■ Extract ■
★ ★ ★ ★

There was a wildfire in the area last month. A couple years ago, a wildfire burned down a bunch of Malibu, a few miles away. I would be very surprised if wildfires in the area stop happening.

I think that maybe the most-reasonable solution is for insurers to just ramp rates way up unless a home is built to be extremely fire-resistant -- just assume that there are going to be wildfires that dump embers in the area sooner or later, and that if your home isn't constrained such that it is able to withstand being showered with embers without going up in flames, that it's going to be insanely costly to insure, because it's likely to burn sooner or later.

[–] tburkhol@lemmy.world 23 points 1 year ago (1 children)

Even if one specific house is a concrete bunker, if it's in the middle of normal homes, the bunker still faces potentially 1000 degree temperatures from surrounding homes, and shit's going to burn.

You could pave everything; put in some 100-yard paved firebreaks; who know what else. Or you could just accept that there's going to be a lot of climate refugees fleeing high risk US states. All the heads-in-sand people thinking it was just Tuvalu and Kiribati at risk going to wake up and find out it's LA and Miami, too.

[–] tal@lemmy.today 8 points 1 year ago* (last edited 1 year ago) (1 children)

and shit's going to burn.

Having a house next door burn doesn't entail that your house burns. You can see video from this fire of people walking around next to houses on fire -- they aren't spontaneously combusting. Heck, I had a relative who had exactly the not-burn thing happen to them in this fire -- the house next door burned down, but theirs didn't. And it's not hard to see that that has to be the case, or once one house in a city burns, the whole rest of the city would too. That didn't happen even in this fire, or there wouldn't be a Los Angeles left.

You can constrain how your house is built. You can have one of those counter-wildfire systems that has large tanks of water kept on-site and a generator-driven system that sprays it out over the property in a fire. I'm sure that there are others. They aren't necessarily cheap and some aren't pretty, but you can do buildings that can pull though fires.

★ ★ ★ ★

Collected data entries
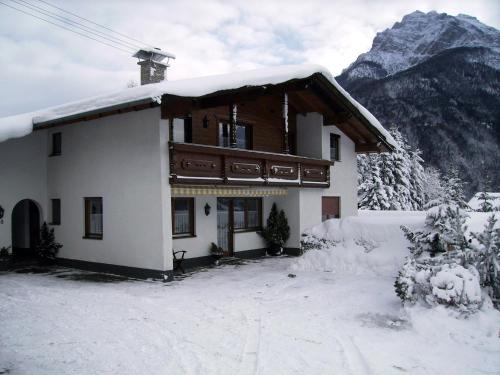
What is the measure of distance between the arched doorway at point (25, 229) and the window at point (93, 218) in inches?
133

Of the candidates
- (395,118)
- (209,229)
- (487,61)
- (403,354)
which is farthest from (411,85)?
(403,354)

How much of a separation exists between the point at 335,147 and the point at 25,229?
1386 cm

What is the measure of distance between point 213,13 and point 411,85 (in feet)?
329

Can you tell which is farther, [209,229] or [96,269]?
[209,229]

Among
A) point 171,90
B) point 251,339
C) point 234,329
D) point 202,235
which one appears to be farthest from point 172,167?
point 251,339

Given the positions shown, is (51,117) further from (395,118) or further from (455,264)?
(395,118)

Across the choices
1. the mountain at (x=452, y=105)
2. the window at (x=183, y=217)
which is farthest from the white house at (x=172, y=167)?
the mountain at (x=452, y=105)

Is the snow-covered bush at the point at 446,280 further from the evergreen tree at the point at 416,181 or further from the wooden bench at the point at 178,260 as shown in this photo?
the evergreen tree at the point at 416,181

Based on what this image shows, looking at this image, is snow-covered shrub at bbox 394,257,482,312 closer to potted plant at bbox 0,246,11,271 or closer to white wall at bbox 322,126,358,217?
white wall at bbox 322,126,358,217

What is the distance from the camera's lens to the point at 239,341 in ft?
22.6

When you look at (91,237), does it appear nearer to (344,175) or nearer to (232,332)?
(232,332)

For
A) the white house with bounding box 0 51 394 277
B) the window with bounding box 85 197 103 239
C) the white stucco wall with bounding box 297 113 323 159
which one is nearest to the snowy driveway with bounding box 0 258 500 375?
the white house with bounding box 0 51 394 277

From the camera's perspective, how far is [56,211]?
1549cm

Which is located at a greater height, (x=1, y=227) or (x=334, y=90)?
(x=334, y=90)
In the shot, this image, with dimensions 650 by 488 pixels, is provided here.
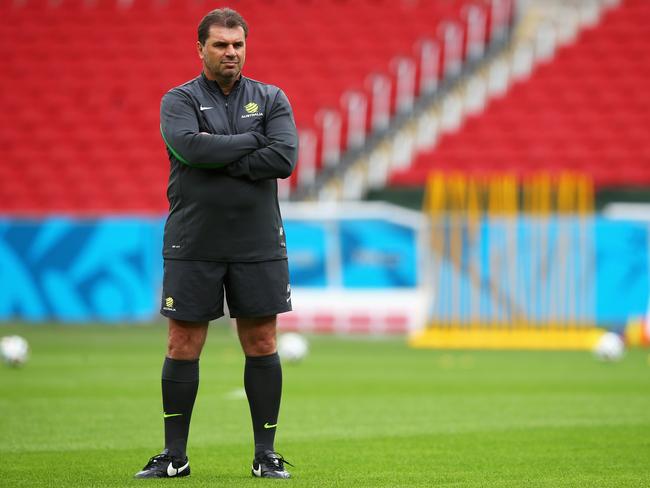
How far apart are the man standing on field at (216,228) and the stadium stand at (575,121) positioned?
13967 millimetres

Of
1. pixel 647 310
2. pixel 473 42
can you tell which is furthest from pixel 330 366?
pixel 473 42

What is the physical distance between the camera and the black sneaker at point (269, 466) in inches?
223

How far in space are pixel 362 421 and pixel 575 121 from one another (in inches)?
541

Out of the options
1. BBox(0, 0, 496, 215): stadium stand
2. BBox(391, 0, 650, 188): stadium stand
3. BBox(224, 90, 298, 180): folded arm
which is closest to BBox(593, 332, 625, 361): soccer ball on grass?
BBox(391, 0, 650, 188): stadium stand

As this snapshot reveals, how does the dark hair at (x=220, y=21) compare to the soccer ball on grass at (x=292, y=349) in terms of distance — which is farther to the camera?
the soccer ball on grass at (x=292, y=349)

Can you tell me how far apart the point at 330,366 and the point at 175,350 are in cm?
690

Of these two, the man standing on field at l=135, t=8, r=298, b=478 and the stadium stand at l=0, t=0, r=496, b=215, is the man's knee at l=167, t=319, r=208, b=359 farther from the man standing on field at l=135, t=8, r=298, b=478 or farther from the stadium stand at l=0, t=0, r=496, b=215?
the stadium stand at l=0, t=0, r=496, b=215

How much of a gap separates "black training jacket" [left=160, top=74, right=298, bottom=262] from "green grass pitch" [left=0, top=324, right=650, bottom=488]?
1.05 metres

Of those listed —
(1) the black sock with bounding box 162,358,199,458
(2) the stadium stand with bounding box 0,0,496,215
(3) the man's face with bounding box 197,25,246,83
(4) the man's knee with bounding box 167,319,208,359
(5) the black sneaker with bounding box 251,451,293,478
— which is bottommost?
(5) the black sneaker with bounding box 251,451,293,478

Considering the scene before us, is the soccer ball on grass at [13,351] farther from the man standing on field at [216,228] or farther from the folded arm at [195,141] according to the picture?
the folded arm at [195,141]

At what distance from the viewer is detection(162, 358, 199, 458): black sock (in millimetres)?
5688

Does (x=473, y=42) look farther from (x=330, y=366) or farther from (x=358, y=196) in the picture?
(x=330, y=366)

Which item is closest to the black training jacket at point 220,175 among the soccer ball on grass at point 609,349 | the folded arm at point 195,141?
the folded arm at point 195,141

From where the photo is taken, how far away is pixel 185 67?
23.5 m
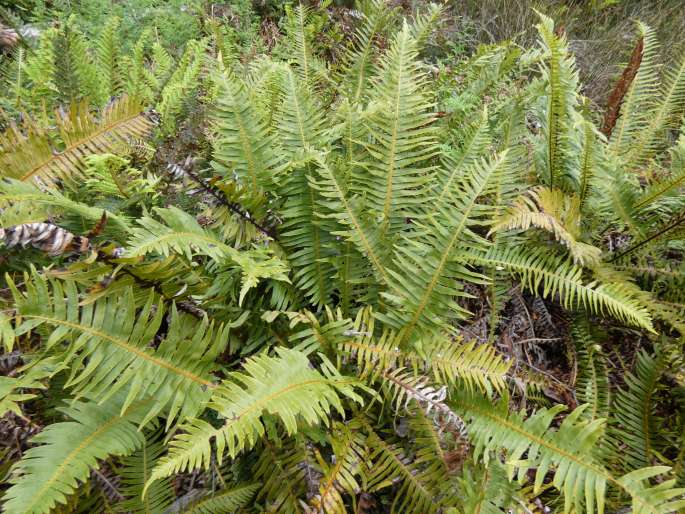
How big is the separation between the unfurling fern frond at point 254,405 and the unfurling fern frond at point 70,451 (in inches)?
8.8

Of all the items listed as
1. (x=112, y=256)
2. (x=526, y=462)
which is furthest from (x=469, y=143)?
(x=112, y=256)

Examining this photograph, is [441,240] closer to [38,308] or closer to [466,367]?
[466,367]

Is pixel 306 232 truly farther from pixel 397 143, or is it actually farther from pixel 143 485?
pixel 143 485

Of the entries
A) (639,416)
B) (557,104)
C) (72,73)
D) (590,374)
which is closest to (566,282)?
(590,374)

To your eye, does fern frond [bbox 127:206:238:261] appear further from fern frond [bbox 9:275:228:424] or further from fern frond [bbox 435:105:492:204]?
fern frond [bbox 435:105:492:204]

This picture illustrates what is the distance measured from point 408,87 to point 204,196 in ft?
3.12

★ ★ ★ ★

■ Tasks to perform ■
[1] In the wildfire discussion, what on-site system is described as a way to help a house survive a fire?
[2] Output the part of the wildfire discussion that begins at the words "You could pave" and ends after "ago) (1 children)".
[3] Pick up the wildfire discussion after its final sentence and keep writing it.

■ Solved problems ■
[1] A counter-wildfire system with large tanks of water kept on-site and a generator-driven system that sprays the water over the property during a fire.

[2]
You could pave everything; put in some 100-yard paved firebreaks; who know what else. Or you could just accept that there's going to be a lot of climate refugees fleeing high risk US states. All the heads-in-sand people thinking it was just Tuvalu and Kiribati at risk going to wake up and find out it's LA and Miami, too.

[–] tal@lemmy.today 8 points 1 year ago* (last edited 1 year ago) (1 children)

[3]
[–] tburkhol@lemmy.world 3 points 1 year ago

Yeah, one house on fire next to you is probably fine, although I've seen that melt the siding off neighbors. All the houses on your block, especially when those houses are only separated by 6 feet, is a completely different situation.

[–] TomSelleck@lemm.ee 8 points 1 year ago (1 children)

The problem is that it just makes more financial sense to just not insure the area. The property itself is wildly expensive and then the owners are sure to lawyer up if they don’t get exactly what they want. Makes more sense to just not issue policies.

[–] tal@lemmy.today 5 points 1 year ago* (last edited 1 year ago) (1 children)

The problem is that it just makes more financial sense to just not insure the area.

There is always going to be some price at which it makes sense for an insurer to insure a property, as long as they are not restricted in what price they can charge.

[–] Jarvis2323@programming.dev 10 points 1 year ago

They are restricted. California has an insurance commissioner who has to approve any rate increases. It’s probably easier to stop insuring then to get the rates up to the profitability margin their risk models are suggesting are appropriate.

[–] laurelraven@lemmy.zip 3 points 1 year ago

Insurance companies wanted to raise rates... The insurance commissioner said no. So a lot are leaving.

Same for cars, getting a lot harder to find car insurance in Cali was well.